- TEXT SEGMENT:
++++++++

Below is a cornerstone post I originally published in 2017. If you haven’t already read it, I highly recommend it for all writers.
Storytelling is a bit of a misnomer. It’s not about recounting events. We tell people about things that have happened, but to be truly engaging on the page, we need to bring the reader into the experience. Most new writers tell a story as though they’re talking to someone at a coffee shop. The goal, though, is to bring the reader into your body, so they feel what you felt, see what you saw, hear what you heard, etc.
The Difference Between Showing and Telling
By showing, you can convey an enormous amount of information that would be tiresome to read as a list. For example:
One morning last spring, Brianna woke up to find a spider on her pillow. She scrambled to find a piece of card stock, ushered the spider onto it, and raced out the front door to deposit the spider in the garden. It was only when she heard her neighbor’s car start that she realized she was only wearing a t-shirt.
Here are the pieces of information in that story:
The narrator (Brianna) lives in a place where spiders sometimes get in
She’s not the type of person who kills spiders, but she does get freaked out by them
She lives in a house ("front door”), or at least part of a house, with a garden
She lives in a slightly suburban neighbourhood (she has neighbours who have cars. The street is quiet enough that a car starting is a noticeable event)
She cares more about not harming spiders—and about getting them out of the house—than she does about appearances
She is, at times, oblivious to her surroundings (not thinking about appropriate clothing), especially first thing in the morning
The night before this story, she slept in a t-shirt (which conveys a bit about her personality, and personal style)
If I'd written that list of information, a reader might well wonder why—and would've been bored by the second sentence. I could have gone deeper, into Brianna smelling the fragrance of the early morning flowers, or the juxtaposition of adrenalin and sleepiness in her system, but this wasn’t a pivotal life moment for this character. Ideally, the reader experiences the embarrassment Brianna felt in that moment, at the same moment it arose in her—without me having to add, "She was embarrassed."
Choosing What to Show and What to Tell
You don’t need to show everything—to use a film analogy, think of “showing” as zooming in on a scene and “telling” as a shortcut to the next scene. Or, to use a Buddhist metaphor, think of your story as a mala—each bead is a scene you show, and the moments of telling are the thread that connects them.
Showing also takes more time (and words) than telling, so it’s helpful to choose in advance which scenes you’re going to show.
Think about when a friend asks, “How was your day?” You don’t say, “I hit the snooze button, then pulled up the sheets—this week, they’re the flannel ones with snowflakes. Blue flannel, but not royal blue, more like winter-sky blue…” or “I picked the keys up off the kitchen table—which, by the way, is covered with a cute checkerboard farmhouse-style red and white tablecloth, and I could still smell the fried eggs we had for breakfast—and then remembered I had to feed the cat.” By that point, your friend is probably half asleep and wishing she had your flannel sheets.
Instead, you bring forth the most important events of the day, the things are most relevant to your story and that stand out from your routine. Similarly, the best scenes are ones that illustrate ‘watershed’ moments. If you’re not writing about yourself, these might be anecdotes, case studies, or examples that bring to life the topic at hand. Personal moments are always more resonant, though, so when possible, use those.

++++++++

[Records of questions about scenes]
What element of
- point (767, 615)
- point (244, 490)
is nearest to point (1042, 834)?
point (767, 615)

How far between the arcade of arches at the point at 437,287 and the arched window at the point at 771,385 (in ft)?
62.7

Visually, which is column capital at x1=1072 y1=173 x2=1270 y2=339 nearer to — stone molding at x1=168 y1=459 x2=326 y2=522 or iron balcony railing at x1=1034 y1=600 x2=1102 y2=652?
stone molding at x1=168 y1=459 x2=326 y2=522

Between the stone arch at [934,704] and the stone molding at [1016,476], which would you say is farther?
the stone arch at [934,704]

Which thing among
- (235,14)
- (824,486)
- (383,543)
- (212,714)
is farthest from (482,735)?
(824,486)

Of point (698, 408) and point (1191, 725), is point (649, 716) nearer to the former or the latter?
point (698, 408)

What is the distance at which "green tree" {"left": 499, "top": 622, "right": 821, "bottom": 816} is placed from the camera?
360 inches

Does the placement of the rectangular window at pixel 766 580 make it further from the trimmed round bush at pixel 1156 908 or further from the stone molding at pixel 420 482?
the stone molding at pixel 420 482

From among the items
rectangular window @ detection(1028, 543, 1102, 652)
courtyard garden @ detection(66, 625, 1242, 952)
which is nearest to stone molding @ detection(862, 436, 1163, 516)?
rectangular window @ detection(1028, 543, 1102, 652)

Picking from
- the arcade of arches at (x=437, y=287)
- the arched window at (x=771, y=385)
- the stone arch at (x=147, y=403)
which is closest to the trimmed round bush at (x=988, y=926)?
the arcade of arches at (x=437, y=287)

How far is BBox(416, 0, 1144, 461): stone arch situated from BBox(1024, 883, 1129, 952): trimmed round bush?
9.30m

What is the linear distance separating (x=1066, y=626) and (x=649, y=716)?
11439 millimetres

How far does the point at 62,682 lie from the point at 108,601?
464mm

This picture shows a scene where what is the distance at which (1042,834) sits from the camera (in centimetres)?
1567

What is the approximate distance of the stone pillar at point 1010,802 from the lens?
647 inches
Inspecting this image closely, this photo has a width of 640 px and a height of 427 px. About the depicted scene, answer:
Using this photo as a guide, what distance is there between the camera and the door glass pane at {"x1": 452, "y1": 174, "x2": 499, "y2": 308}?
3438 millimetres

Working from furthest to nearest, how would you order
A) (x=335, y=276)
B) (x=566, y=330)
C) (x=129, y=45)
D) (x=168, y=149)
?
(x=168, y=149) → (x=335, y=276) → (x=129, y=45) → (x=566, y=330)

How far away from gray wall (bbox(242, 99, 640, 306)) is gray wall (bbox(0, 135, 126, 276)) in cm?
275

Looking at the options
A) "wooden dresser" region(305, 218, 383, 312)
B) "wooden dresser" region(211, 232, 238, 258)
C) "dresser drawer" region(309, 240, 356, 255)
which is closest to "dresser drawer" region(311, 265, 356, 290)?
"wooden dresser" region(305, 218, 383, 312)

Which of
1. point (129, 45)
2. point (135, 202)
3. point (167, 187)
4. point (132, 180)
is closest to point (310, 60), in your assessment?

++++++++

- WORK INSTRUCTIONS:
**A.** Condense the paragraph of the post on showing and telling that begins "Instead, you bring forth" into a short bulleted list that keeps its main points.
**B.** Carry on the post on showing and telling with a few more paragraphs, starting right after its last sentence.
The data above is separate material from the post on showing and telling.

- ANSWERS FOR THE TASKS:
**A.**
- Share the most important events of the day: those most relevant to your story and those that stand out from your routine.
- The best scenes illustrate "watershed" moments.
- If you're not writing about yourself, these can be anecdotes, case studies, or examples that bring the topic to life.
- Personal moments are more resonant, so use them when possible.

**B.**
There’s a reason we call certain events “turning points.” These are times when life throws us a plot twist (which, admittedly, is much of life). The story shifts at those moments, curves to the left or takes a detour to the right. The turning points that are relevant to your story should always be shown.
Sometimes an author will ‘tell’ about significant moments, and then randomly ’show’ less important events. Which brings me to…
Why People Tell, Instead of Showing
Many new writers tell simply because they’ve never been told otherwise. They recount events as though recapping a hockey game (“And then this happened, and this…”).
The other biggest reason people is that they’re afraid of being judged. People often race through scenes that are delicate or personal—let’s say, a sex scene or a spiritual epiphany—because it’s scary to share that deep, intimate information with a reader who might judge you. But by telling, you’re depriving the reader of the experience. Presumably you’re writing about something because you want to share the experience. So share it. Go deep. Take the plunge.
Being a resonant storyteller is about sharing your vulnerability, your human-ness. Telling can come across as withholding to the reader, like a friend who wants to give you lots of advice but never shares her own challenging experiences. The more authentic vulnerability you bring onto the page, the more your writing will resonate with readers.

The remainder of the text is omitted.